El Dorado. Las curas caseras son parte de la identidad de la comunidad y los vecinos con sus testimonios profundizan los matices del pueblo que, en general, están bajo la mirada simplista del citadino. En un comienzo el recorrido del documental es a través de las personas del pueblo que curan distintas dolencias y todo está bajo el halo de un misterio mayor que es “el espanto”, una rara enfermedad que ataca a las mujeres y solo es curada por un anciano que nadie visita.

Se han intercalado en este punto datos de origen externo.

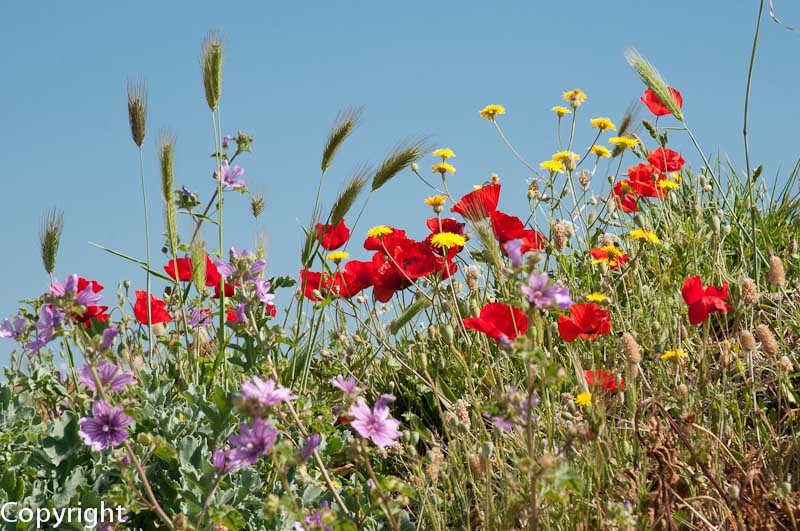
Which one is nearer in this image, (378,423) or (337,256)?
(378,423)

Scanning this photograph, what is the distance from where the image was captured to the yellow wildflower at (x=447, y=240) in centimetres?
308

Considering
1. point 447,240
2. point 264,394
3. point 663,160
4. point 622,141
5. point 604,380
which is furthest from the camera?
point 663,160

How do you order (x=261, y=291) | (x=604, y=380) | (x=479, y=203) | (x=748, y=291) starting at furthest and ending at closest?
(x=479, y=203) → (x=604, y=380) → (x=748, y=291) → (x=261, y=291)

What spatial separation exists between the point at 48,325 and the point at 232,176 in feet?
4.77

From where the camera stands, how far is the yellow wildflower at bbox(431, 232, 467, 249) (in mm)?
3076

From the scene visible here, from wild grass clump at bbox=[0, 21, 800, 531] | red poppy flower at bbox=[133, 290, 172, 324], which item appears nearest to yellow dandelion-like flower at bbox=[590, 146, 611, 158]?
wild grass clump at bbox=[0, 21, 800, 531]

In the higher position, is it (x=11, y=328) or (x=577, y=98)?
(x=577, y=98)

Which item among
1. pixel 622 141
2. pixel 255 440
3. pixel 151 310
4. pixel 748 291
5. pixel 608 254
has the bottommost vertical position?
pixel 255 440

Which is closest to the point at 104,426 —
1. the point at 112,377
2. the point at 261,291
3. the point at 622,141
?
the point at 112,377

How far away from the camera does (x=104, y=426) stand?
185 centimetres

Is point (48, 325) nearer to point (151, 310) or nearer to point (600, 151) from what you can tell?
point (151, 310)

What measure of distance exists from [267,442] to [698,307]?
58.9 inches

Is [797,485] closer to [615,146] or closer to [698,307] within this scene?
[698,307]

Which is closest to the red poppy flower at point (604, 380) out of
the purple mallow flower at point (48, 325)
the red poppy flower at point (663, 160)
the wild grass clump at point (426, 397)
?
the wild grass clump at point (426, 397)
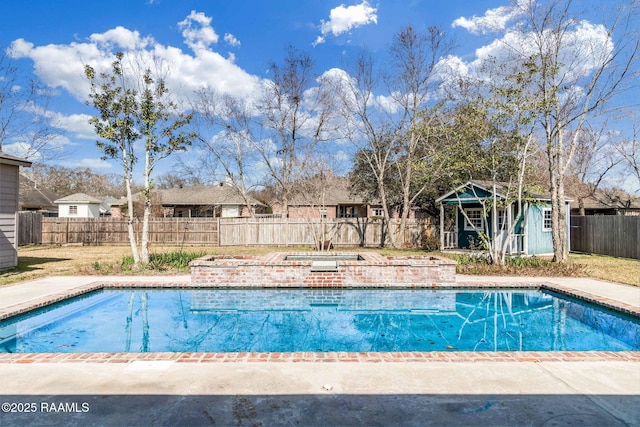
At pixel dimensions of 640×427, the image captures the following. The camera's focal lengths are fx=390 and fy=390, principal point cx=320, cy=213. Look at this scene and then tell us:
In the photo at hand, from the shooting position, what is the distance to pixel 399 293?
29.7 feet

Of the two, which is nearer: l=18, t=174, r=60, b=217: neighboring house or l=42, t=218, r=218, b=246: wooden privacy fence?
l=42, t=218, r=218, b=246: wooden privacy fence

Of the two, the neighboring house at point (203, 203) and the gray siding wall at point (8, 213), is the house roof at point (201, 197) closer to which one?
the neighboring house at point (203, 203)

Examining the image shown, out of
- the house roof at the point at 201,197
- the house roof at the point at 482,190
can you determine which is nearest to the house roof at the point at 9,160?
the house roof at the point at 482,190

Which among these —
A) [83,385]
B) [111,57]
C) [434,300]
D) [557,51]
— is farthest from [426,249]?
[83,385]

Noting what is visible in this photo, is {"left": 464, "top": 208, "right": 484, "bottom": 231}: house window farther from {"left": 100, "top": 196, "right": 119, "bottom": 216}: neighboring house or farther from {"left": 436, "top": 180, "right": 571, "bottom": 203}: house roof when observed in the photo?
{"left": 100, "top": 196, "right": 119, "bottom": 216}: neighboring house

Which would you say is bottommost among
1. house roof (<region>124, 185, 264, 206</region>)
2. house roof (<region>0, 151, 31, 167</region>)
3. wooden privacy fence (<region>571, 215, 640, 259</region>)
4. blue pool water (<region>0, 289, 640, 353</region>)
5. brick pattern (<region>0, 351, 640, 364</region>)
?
blue pool water (<region>0, 289, 640, 353</region>)

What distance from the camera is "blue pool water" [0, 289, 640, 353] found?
18.2 ft

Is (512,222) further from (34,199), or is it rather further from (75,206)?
(34,199)

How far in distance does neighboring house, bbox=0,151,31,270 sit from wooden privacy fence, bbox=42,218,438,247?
9909 millimetres

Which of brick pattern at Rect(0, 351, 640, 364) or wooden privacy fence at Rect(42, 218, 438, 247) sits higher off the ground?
wooden privacy fence at Rect(42, 218, 438, 247)

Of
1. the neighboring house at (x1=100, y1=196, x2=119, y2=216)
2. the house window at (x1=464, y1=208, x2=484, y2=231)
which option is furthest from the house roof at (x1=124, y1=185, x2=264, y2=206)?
the house window at (x1=464, y1=208, x2=484, y2=231)

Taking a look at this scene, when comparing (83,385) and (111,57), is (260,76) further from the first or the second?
(83,385)

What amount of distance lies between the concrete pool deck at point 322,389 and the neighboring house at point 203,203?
2946 cm

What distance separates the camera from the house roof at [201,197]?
33.5 metres
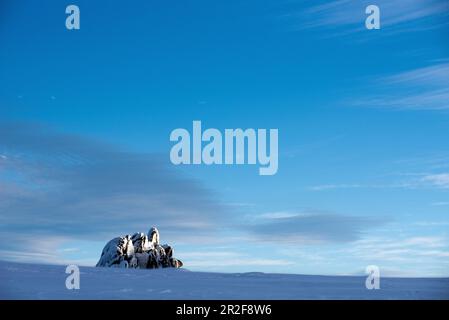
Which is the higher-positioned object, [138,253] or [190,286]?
[190,286]

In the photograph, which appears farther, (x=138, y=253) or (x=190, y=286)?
(x=138, y=253)

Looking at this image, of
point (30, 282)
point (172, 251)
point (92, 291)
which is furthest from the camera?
point (172, 251)

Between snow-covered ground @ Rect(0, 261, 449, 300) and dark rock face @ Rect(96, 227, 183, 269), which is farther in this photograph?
dark rock face @ Rect(96, 227, 183, 269)

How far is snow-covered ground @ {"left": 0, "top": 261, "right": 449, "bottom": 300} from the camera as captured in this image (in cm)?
1446

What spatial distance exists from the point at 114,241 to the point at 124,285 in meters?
29.0

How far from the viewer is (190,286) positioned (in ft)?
53.7

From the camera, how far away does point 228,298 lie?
13.9 meters

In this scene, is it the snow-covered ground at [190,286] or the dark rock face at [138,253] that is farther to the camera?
the dark rock face at [138,253]

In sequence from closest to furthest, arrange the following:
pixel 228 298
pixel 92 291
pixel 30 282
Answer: pixel 228 298, pixel 92 291, pixel 30 282

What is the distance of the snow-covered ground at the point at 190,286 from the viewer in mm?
14461
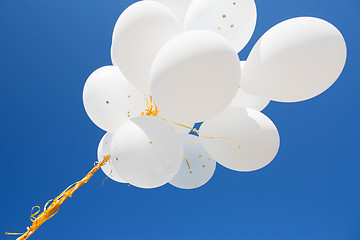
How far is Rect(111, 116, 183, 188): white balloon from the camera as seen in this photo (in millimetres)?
659

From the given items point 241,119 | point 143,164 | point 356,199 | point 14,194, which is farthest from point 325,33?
→ point 14,194

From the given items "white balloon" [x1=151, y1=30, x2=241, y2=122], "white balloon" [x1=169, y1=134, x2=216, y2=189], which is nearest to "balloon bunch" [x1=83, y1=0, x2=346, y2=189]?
"white balloon" [x1=151, y1=30, x2=241, y2=122]

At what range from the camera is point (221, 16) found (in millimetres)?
731

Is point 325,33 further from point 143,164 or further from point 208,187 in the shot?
point 208,187

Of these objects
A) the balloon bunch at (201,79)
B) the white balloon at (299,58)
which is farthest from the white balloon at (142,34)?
the white balloon at (299,58)

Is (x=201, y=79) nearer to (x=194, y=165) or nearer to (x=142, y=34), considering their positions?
(x=142, y=34)

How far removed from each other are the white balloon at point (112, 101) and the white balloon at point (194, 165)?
23cm

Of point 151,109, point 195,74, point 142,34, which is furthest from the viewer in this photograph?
point 151,109

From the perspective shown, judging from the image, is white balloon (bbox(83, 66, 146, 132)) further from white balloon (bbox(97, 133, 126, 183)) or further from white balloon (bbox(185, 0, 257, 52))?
white balloon (bbox(185, 0, 257, 52))

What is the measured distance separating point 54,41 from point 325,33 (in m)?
1.96

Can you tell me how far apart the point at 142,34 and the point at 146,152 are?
1.01ft

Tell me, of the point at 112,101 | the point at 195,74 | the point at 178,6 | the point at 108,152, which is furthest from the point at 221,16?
the point at 108,152

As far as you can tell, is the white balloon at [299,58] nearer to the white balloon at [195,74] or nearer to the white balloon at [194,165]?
the white balloon at [195,74]

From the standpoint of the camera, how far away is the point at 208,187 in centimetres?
221
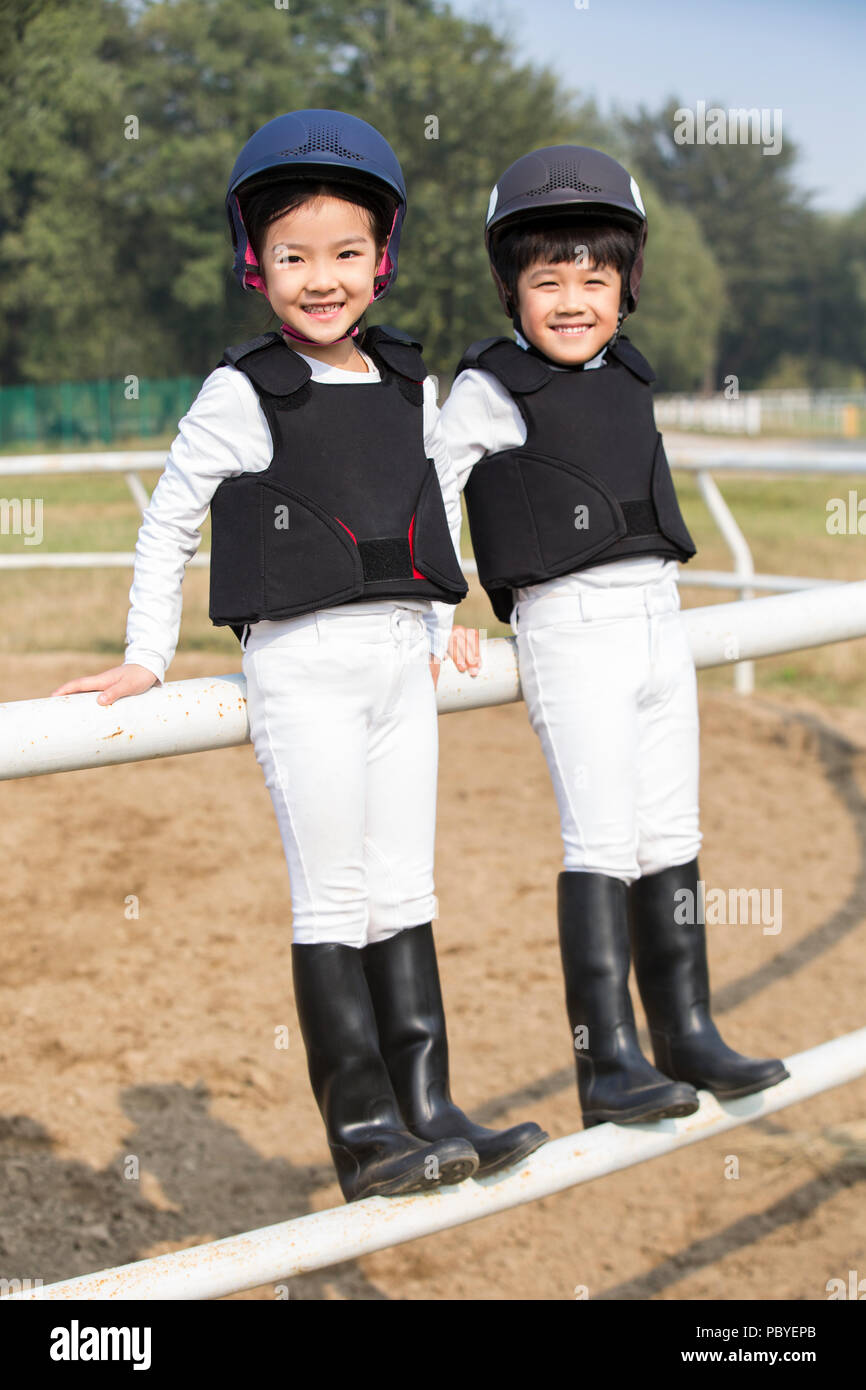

A medida que avanza la película, el velo del esoterismo se corre y da lugar a una segunda parte que trata sobre otros conceptos del pueblo que tienen que ver con la familia, la sexualidad y la comunidad en sí. Es como si todo lo previo a ese momento fuera parte de un juego y luego uno pudiera verlos fuera de la puesta en escena.

Composición y prejuicios

Todas las personas entrevistadas tienen particularidades ineludibles a la percepción y todos tienen una calidez y una cadencia amable que los hace cercanos. Además, trae para el espectador la posibilidad de una reflexión posterior sobre los prejuicios y hasta dónde nos rigen incluso a quienes no creemos estar condicionados por ellos.

Para entender esta situación, por ejemplo, cuando uno piensa que los directores “exponen” a estas personas a ciertas declaraciones, en realidad uno mismo está descartando la posibilidad de que ellos tienen sus convicciones y manejan con conciencia su propia exposición. Así, sin pensar demasiado, los encasillamos una vez más en el grupo inamovible de lo que creemos que es la “gente de campo”.

Sobre la composición, estos directores tienen una forma de registrar las realidades que parecen imposturas, pero ahí es donde se puede reconocer la habilidad para captar lo que el ojo registra como belleza particular y la efectividad para traducirlo en encuadre. Algunas muy potentes parecen pequeños cuadros.

En consecuencia, “El Espanto”es una experiencia simpática y atractiva pero, a su vez, es una gran oportunidad para dejarse interpelar y cuestionar.